Depends ......from an insurance AHJ we follow NFPA for new and existing buildings ie do they get a reduced insurance rate for a sprinkler system where the system is adequate for the occupancy and or do we even want to insure the company?? We do not follow building codes given we service the entire USA with some areas have great code enforcement and many having none or marginal enforcement. Hence why insurance companies have loss control staff and or hire 3rd party companies to evaluate the building COPE ie Construction, Occupancy, Protection and Exposure for each building we visit.


----------



## Paul Sweet (Jan 3, 2019)

I think that fire flow says how much water needs to be available at a fire hydrant, while NFPA 13 says how much water has to be available at the building.


----------



## khsmith55 (Jan 4, 2019)

I concur with Paul, it looks like your mixing apples and oranges. Another thing to confirm is that IFC Appendix B has been adopted.


----------



## north star (Jan 6, 2019)

*~ | ~ | ~*

O.K., ...MUCH THANKS for all of the responses.

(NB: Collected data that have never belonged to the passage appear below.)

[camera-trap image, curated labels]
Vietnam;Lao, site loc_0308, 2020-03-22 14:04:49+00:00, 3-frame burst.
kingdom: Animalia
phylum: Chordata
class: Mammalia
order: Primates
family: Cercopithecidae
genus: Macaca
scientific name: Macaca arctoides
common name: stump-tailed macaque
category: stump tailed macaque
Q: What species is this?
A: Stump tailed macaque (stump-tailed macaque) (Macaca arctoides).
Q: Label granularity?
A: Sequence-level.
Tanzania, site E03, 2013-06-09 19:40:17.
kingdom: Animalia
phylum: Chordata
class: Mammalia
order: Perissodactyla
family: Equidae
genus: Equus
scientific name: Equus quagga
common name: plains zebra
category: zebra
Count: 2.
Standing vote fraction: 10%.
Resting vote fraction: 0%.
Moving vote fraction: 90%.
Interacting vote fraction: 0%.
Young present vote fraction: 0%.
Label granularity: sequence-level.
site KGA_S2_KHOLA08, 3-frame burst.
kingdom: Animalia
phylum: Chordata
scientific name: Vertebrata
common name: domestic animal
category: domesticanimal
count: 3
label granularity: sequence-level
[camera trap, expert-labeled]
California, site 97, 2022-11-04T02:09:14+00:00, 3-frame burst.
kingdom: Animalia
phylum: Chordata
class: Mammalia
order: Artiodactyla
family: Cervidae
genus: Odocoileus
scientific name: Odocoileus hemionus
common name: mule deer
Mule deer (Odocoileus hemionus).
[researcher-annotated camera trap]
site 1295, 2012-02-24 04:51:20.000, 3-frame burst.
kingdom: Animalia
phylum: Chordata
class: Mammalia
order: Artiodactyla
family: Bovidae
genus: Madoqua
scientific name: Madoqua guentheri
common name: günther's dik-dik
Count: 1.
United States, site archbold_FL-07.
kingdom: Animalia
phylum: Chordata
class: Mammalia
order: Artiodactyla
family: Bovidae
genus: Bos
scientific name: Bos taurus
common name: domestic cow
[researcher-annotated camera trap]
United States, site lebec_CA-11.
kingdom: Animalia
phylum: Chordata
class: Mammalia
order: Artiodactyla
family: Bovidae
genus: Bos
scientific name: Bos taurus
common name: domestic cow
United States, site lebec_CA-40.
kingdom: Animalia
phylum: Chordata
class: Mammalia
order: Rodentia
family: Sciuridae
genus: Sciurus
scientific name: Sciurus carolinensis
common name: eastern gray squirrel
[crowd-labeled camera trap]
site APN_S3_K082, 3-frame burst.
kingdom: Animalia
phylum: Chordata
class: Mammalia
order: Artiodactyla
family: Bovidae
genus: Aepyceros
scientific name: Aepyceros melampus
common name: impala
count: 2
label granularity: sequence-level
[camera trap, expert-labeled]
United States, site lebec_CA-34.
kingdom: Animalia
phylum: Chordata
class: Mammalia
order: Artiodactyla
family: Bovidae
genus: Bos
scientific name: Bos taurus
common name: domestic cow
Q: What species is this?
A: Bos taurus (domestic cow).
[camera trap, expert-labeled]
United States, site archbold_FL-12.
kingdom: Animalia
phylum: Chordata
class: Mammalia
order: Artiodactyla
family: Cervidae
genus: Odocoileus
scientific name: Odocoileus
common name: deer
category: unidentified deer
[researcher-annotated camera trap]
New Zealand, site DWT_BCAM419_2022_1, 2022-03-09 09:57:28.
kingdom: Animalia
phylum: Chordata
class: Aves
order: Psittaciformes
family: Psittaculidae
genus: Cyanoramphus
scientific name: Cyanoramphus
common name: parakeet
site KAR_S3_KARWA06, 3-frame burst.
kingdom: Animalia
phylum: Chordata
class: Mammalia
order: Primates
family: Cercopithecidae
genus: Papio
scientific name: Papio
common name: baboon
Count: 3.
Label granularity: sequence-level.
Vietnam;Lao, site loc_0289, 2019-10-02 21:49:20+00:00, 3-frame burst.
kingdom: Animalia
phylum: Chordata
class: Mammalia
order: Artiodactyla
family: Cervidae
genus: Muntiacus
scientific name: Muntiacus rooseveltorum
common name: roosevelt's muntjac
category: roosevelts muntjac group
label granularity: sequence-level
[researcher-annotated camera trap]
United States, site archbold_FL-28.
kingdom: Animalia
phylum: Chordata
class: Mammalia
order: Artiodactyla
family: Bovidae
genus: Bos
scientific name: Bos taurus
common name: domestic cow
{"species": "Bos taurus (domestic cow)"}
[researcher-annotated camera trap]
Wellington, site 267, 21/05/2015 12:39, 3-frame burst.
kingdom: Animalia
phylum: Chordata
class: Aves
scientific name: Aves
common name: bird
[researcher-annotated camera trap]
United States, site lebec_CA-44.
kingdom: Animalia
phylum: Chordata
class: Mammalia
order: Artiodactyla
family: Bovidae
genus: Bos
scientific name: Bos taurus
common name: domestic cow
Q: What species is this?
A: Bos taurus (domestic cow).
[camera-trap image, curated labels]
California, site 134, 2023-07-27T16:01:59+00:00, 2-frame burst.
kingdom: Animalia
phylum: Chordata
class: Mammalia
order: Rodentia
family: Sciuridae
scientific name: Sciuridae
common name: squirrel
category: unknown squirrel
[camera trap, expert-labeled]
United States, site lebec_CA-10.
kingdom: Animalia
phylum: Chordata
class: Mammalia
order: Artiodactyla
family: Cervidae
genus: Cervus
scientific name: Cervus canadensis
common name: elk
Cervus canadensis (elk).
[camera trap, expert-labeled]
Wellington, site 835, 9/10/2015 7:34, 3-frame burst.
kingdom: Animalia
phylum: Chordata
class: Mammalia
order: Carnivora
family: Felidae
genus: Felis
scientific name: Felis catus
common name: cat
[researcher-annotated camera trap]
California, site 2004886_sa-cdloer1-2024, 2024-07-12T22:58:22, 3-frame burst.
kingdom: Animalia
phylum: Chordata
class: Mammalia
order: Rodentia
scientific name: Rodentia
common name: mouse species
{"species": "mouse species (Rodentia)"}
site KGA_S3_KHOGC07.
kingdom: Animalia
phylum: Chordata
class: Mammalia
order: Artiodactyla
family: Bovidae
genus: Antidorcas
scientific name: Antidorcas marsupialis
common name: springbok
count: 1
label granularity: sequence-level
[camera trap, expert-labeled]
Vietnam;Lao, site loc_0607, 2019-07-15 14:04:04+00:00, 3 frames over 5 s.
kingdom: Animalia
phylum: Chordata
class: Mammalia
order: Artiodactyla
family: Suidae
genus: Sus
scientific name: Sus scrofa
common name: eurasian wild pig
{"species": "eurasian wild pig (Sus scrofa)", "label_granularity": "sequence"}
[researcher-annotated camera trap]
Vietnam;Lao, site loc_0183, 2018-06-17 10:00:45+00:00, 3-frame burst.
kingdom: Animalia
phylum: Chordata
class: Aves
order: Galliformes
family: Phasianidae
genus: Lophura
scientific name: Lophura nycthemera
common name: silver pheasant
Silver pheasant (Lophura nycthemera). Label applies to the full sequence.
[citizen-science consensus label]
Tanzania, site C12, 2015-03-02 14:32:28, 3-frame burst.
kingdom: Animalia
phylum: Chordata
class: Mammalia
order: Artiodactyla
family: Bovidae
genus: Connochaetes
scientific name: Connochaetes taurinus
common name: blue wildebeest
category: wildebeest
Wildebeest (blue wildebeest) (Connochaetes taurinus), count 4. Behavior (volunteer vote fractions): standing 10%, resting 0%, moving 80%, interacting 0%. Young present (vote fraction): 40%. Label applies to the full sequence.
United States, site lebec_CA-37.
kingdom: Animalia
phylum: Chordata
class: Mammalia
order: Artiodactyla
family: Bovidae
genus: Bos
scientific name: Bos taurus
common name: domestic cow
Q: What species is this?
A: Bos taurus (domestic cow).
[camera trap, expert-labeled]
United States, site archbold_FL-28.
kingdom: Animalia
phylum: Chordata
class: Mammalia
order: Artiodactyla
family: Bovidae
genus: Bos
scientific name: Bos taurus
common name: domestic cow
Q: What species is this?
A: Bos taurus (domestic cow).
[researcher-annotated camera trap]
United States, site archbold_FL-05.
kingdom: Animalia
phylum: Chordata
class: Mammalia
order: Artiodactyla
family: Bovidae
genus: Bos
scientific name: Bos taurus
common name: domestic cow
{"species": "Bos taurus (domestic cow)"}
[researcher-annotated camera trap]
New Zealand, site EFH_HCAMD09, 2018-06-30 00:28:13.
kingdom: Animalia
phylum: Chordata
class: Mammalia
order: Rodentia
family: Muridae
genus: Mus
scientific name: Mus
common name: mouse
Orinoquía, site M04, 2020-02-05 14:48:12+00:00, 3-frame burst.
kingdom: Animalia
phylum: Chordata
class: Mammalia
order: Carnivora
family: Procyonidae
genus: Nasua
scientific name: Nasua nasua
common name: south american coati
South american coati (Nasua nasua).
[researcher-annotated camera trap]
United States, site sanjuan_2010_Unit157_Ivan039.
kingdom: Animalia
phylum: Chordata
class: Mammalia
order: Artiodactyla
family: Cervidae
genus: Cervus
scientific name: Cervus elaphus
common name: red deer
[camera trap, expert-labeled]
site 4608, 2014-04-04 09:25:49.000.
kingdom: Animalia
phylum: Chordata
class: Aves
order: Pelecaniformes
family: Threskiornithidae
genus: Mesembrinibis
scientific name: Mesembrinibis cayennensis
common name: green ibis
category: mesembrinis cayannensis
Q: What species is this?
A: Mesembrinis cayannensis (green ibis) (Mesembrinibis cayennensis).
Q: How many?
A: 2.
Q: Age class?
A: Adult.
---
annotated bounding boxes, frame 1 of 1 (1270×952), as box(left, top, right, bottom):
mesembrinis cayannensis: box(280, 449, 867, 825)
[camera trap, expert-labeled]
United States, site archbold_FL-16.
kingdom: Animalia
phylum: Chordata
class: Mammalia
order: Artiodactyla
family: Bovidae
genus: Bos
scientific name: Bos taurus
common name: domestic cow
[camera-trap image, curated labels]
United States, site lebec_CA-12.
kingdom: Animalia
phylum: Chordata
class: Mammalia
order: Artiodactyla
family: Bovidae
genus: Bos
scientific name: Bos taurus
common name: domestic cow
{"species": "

Let me see if I can add some clarity.

This topic has to do with an existing military facility.
Plans have been submitted for review........The
owner [  i.e. - a State owned property  ] wants to
upgrade this facility by adding a fire sprinkler system.

I was asked "How much fire flow is required ?"

I assumed that the fire flow was "what size of fire
water supply line is needed to bring in to the
property for any required hydrants and the sprinkler
system inside the facility".

Now, ...what say ye learned folks ?  

*~ | ~ | ~*


----------



## cda (Jan 7, 2019)

Ok 

My non engineer answer is

Depends 

Seems like look at the building first

Occupancy type and use

Design the sprinkler system to that.

Have hydraulic calculations done to figure out fire sprinkler system demand.

Size the underground off of that.

But if they want more fire hydrant flow rate, on top of that, the main size outside might change.


The question has to many unknown variables.


----------